- Directive
Render the records below as a Markdown table with the columns Row and Line, giving each line a numbered row and omitting blank lines. Start with the line containing "From the camera's vantage" and continue through the end of the records.

[Dataset records]

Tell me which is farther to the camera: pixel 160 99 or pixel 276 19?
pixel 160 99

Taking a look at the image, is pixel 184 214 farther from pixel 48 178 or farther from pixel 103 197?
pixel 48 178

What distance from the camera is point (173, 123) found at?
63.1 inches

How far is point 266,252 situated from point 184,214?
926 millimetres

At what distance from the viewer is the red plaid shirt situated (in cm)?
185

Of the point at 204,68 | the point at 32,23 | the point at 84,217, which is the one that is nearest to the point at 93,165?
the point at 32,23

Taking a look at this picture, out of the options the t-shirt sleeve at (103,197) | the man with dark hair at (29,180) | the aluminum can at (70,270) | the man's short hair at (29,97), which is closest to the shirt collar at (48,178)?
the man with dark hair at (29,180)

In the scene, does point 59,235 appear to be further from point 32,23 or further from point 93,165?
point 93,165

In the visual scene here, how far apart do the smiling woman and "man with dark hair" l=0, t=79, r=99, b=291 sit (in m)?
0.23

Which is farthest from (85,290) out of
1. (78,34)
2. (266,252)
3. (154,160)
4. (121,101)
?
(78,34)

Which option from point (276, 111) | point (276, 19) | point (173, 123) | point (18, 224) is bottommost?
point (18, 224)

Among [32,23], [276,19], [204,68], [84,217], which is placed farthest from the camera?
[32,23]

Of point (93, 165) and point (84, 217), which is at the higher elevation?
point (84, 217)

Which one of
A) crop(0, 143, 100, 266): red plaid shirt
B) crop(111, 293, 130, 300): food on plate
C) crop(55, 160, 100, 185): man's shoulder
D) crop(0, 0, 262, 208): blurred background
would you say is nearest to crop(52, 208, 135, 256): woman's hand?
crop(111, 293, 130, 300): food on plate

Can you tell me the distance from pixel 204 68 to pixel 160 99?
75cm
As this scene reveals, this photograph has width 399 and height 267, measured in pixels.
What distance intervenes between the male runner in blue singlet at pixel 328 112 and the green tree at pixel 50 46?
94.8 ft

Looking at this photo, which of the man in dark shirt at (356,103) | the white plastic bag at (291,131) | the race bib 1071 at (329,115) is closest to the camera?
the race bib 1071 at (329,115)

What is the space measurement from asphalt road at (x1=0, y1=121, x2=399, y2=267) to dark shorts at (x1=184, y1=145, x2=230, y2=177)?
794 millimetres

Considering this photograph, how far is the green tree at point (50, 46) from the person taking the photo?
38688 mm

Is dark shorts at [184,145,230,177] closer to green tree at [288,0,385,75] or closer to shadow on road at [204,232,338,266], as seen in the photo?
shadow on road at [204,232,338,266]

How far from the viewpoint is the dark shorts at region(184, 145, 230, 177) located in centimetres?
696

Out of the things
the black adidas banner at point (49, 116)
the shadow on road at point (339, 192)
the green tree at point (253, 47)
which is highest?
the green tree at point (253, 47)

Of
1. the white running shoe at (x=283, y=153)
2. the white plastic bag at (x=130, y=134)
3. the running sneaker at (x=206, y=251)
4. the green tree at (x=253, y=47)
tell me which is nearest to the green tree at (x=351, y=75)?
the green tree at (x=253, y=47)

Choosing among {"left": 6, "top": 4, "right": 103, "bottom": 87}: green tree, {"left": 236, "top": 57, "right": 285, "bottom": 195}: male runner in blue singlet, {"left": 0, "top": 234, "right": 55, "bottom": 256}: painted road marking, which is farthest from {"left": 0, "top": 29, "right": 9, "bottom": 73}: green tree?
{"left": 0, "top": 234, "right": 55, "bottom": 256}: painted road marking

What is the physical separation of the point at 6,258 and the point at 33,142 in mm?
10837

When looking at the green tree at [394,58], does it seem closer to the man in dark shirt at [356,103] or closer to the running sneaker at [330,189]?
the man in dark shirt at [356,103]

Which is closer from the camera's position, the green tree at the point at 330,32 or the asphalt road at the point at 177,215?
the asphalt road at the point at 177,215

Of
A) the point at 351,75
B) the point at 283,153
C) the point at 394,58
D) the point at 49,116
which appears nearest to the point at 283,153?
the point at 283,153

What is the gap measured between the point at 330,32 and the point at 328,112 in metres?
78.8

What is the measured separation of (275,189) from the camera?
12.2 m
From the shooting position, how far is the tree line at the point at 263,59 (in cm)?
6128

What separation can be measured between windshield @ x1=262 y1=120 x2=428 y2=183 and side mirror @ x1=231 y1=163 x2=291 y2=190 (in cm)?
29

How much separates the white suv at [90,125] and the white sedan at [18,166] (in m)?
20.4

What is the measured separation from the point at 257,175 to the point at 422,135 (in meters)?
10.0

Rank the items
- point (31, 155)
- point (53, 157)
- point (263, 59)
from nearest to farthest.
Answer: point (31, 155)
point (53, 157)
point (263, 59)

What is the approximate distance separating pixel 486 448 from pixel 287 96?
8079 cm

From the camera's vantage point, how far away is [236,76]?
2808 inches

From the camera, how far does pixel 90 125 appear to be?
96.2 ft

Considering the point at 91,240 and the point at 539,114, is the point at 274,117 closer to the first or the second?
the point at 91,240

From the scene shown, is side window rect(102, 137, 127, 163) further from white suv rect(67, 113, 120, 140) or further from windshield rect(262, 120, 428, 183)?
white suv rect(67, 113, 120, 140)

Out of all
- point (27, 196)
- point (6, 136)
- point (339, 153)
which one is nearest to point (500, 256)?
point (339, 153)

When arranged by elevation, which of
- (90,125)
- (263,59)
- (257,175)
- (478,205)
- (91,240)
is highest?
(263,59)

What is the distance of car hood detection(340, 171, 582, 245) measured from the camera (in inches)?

- Task solution
| Row | Line |
|---|---|
| 1 | From the camera's vantage point, how far away is [236,76]? |
| 2 | 2808 inches |
| 3 | From the camera, how far does pixel 90 125 appear to be? |
| 4 | 96.2 ft |
| 5 | Considering the point at 91,240 and the point at 539,114, is the point at 274,117 closer to the first or the second? |
| 6 | the point at 91,240 |
| 7 | From the scene shown, is side window rect(102, 137, 127, 163) further from white suv rect(67, 113, 120, 140) or further from windshield rect(262, 120, 428, 183)? |
| 8 | white suv rect(67, 113, 120, 140) |
| 9 | Out of all |
| 10 | - point (27, 196) |
| 11 | - point (6, 136) |
| 12 | - point (339, 153) |
| 13 | which one is nearest to point (500, 256)? |
| 14 | point (339, 153) |
| 15 | When arranged by elevation, which of |
| 16 | - (90,125) |
| 17 | - (263,59) |
| 18 | - (257,175) |
| 19 | - (478,205) |
| 20 | - (91,240) |
| 21 | is highest? |
| 22 | (263,59) |
| 23 | What is the distance of car hood detection(340, 171, 582, 245) measured from the camera (in inches)? |